Return, word for word, every line starting at the line with "Homeschooling for Beginners: Pros & C..." and ending at the final line of the entries; skip the pictures.

***

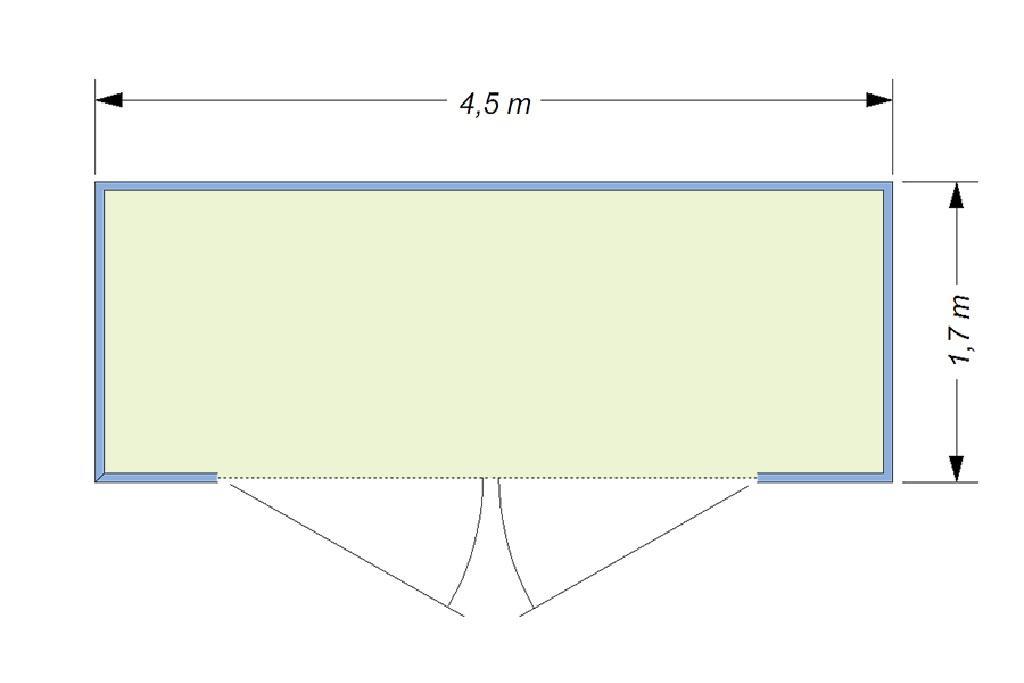 Размер площадок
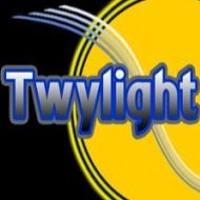 Twylight Seven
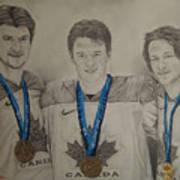 Seabrook Toews Keith Gold Medal Art Print
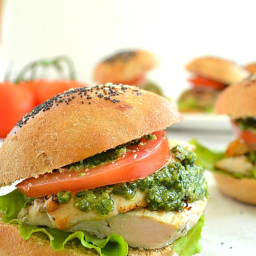 Grilled Chicken Pesto Sliders
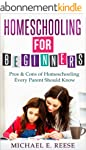 Homeschooling for Beginners: Pros & C...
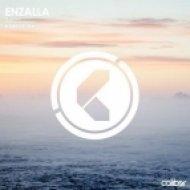 Enzalla - Alive (SORA Remix)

***

## [Result of the exercise]
 Homeschooling for Beginners: Pros & C...
 Enzalla - Alive (SORA Remix)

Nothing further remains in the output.